Um 08:25 geht es los. Nach zehn Jahren wollen wir erneut auf gemeinsame Tour gehen. Zunächst geht es aber per Transporter zum Hamburger Flughafen. Am Sperrgepäckschalter macht sich erstmals Ungeduld breit, denn es dauert, bis wir unsere gut
verpackten Räder zur Kontrolle geben können.
Um 12:30 landen wir pünktlich
in Budapest. Hier fühle ich mich schon heimisch, ist es doch bereits das vierte Mal, dass ich zusammen mit meinem Fahrrad auf dem Flughafen der ungarischen Hauptstadt ankomme. Doch diese Sicherheit ist trügerisch, denn die Umgehungsstraße am Flughafen ist neu. Dann steuern wir aber doch problemlos auf der 4 auf unser erstes Ziel, die Kurstadt
Cegléd, zu. Eine Unterkunft zu finden erweist sich schwerer als erwartet: Hotels gibt es zwar, doch überall, wo wir auftauchen ist eine komplette Hochzeitsgesellschaft schon vor uns da. Schließlich finden wir doch noch im nach dem ungarischen Freiheitskämpfer benannten Hotel Kossuth im Stadtzentrum eine Bleibe.
Da auch in diesem Hotel am Abend kräftig gefeiert wurde und das morgens noch kein Personal da ist, müssen wir zum Frühstück mit einem sogenannten Lunchpaket vorliebnehmen, das sich als vorbereiteter Frühstücksteller entpuppt. Den Weg aus Cegléd heraus zu finden ist nicht leicht. Wir landen mitten auf einem Acker, aber Nachfragen hilft auch hier. Durch unendliche
Sonnenblumenfelder hindurch geht es ohne jegliche Steigung weiter ostwärts.
Storchennester und an den Häusern zum Trocknen
aufgehängte Paprikaschoten säumen unseren Weg.
An der
Theiß angekommen, stellen wir überrascht fest, dass alle vier Fähren bei Tiszaföldvár nicht mehr in Betrieb sind.
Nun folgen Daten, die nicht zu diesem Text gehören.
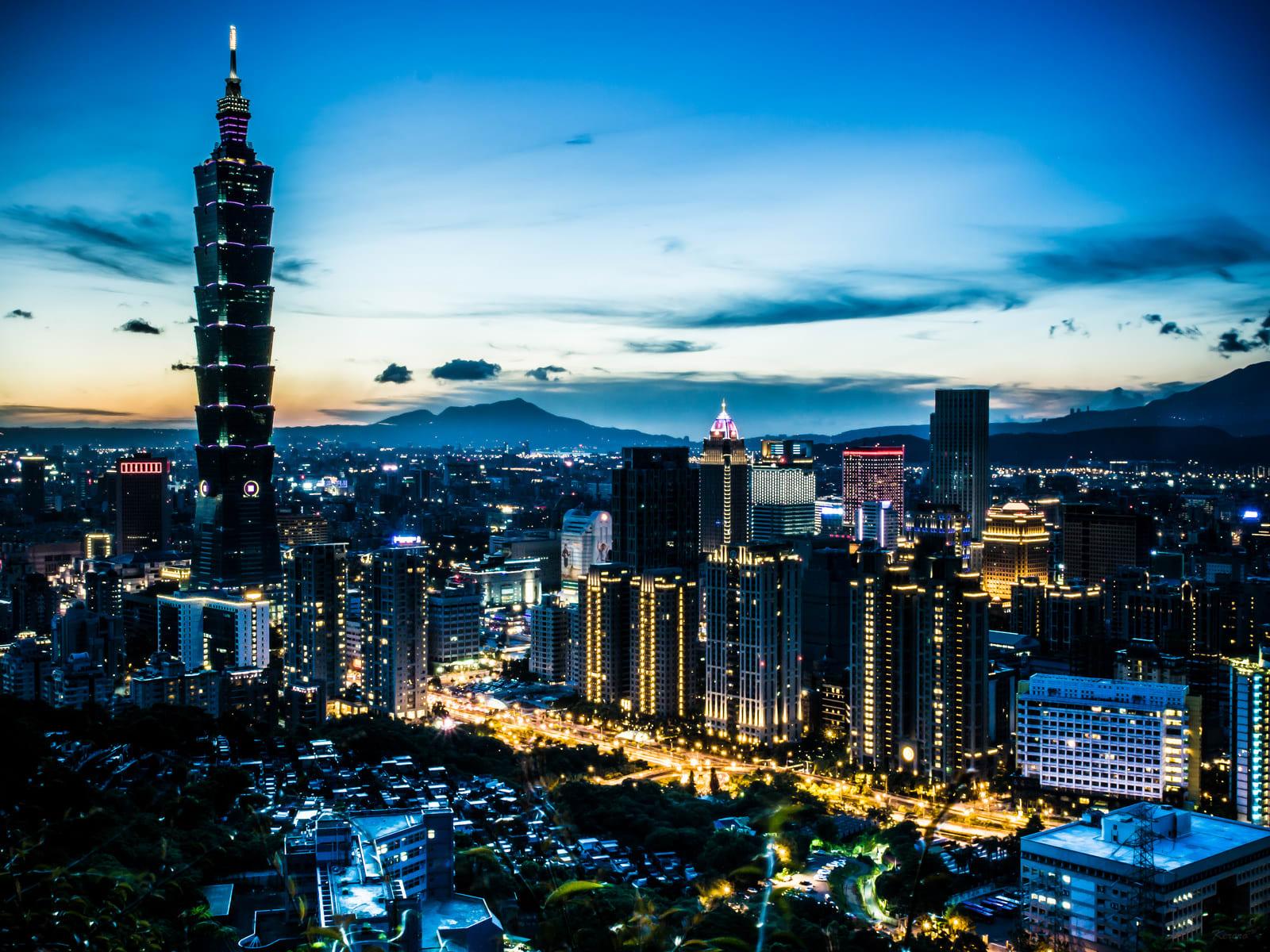 一 眼 望 穿 , 台 北 的 榮 景 Photo | flickr cc editor 中岑 范姜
Als Trost besuchen wir das
Uferfest in Tiszakécske, bei dem vor allem fürs leibliche Wohl gesorgt wird. Nachdem wir auf der 44 endlich die
Theiß überquert haben, erreichen wir nach insgesamt 120km unseren Zielort Szarvas. In der Panzio Lux bekommen wir nicht nur ein schönes Zimmer, sondern auch die 'Lux(us)-Platte' für drei Personen, mit der wir erwartungsgemäß kurzen Prozess machen. Aus den Wasserhähnen der Pension fließt Thermalwasser, was in Ungarn nichts Ungewöhnliches ist.
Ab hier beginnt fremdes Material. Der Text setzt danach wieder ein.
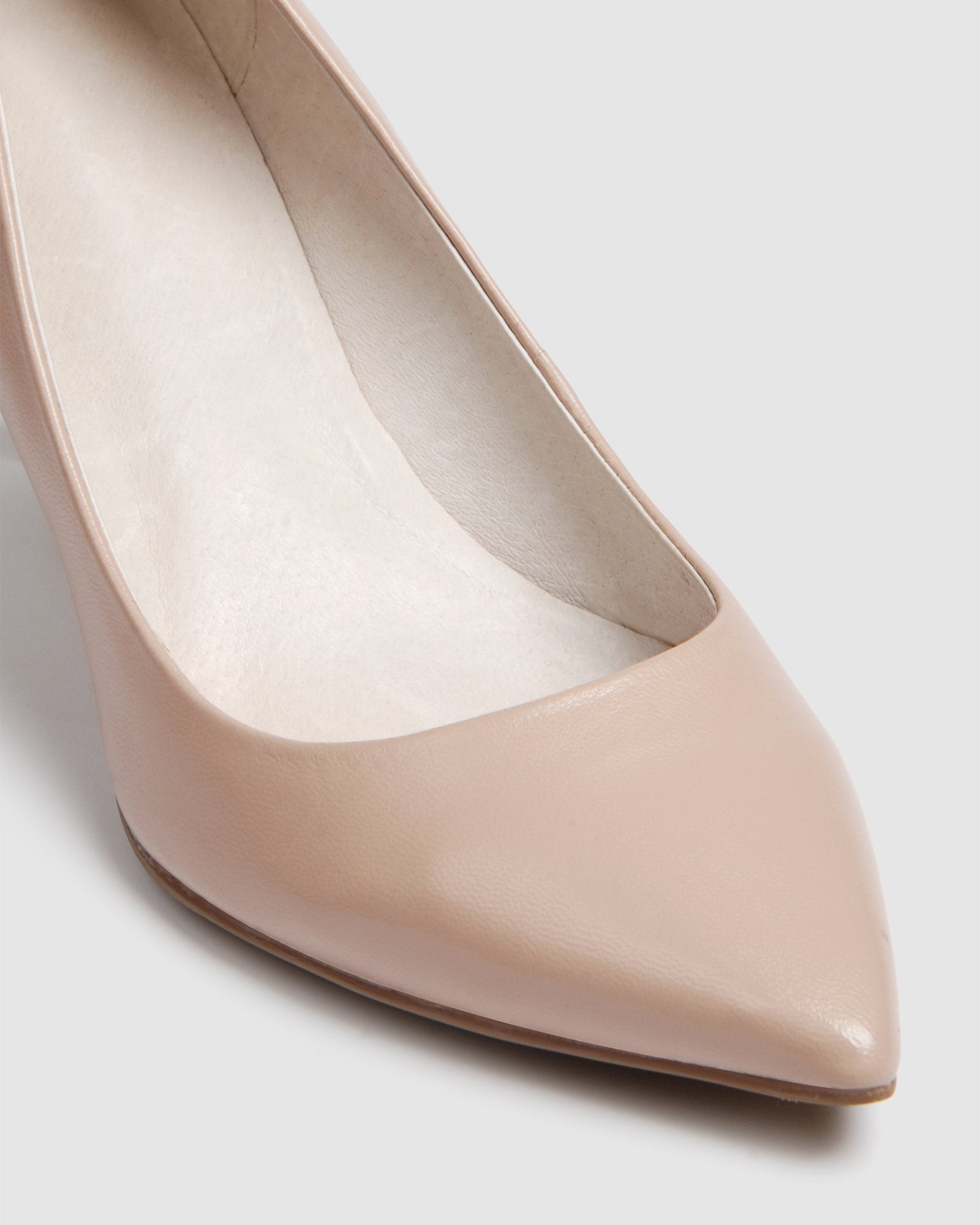 HOSTAGE MID HEELS LIGHT BEIGE LEATHER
Gleich hinter Svarvas beginnt eine etwa 40km lange Holperstrecke, der wir bis zum Mittag folgen. Außer einer Unterhaltung mit dem Fahrer eines überdimensionalen Traktors bleibt unser Kontakt zur Zivilisation auf dieser Strecke begrenzt. Das Mittagessen nehmen wir in Mezöbereny in einer Art Speisesaal ein. Bei dem Angebot von genau einem Gericht fällt die Entscheidung nicht schwer. Weiter geht es über Békés nach Gyula. Dieser Heilkurort kurz vor der rumänischen Grenze bietet neben einer Burg und einem großen Thermalbad viele Unterkünfte. Im dritten Anlauf finden wir ein Privatzimmer. Unsere fünfsprachige Vermieterin empfiehlt uns ein Restaurant, dass 'zufällig' von ihrer Freundin geleitet wird, es ist aber wirklich gut. Ein Spaziergang rund um die Burg rundet den Abend ab.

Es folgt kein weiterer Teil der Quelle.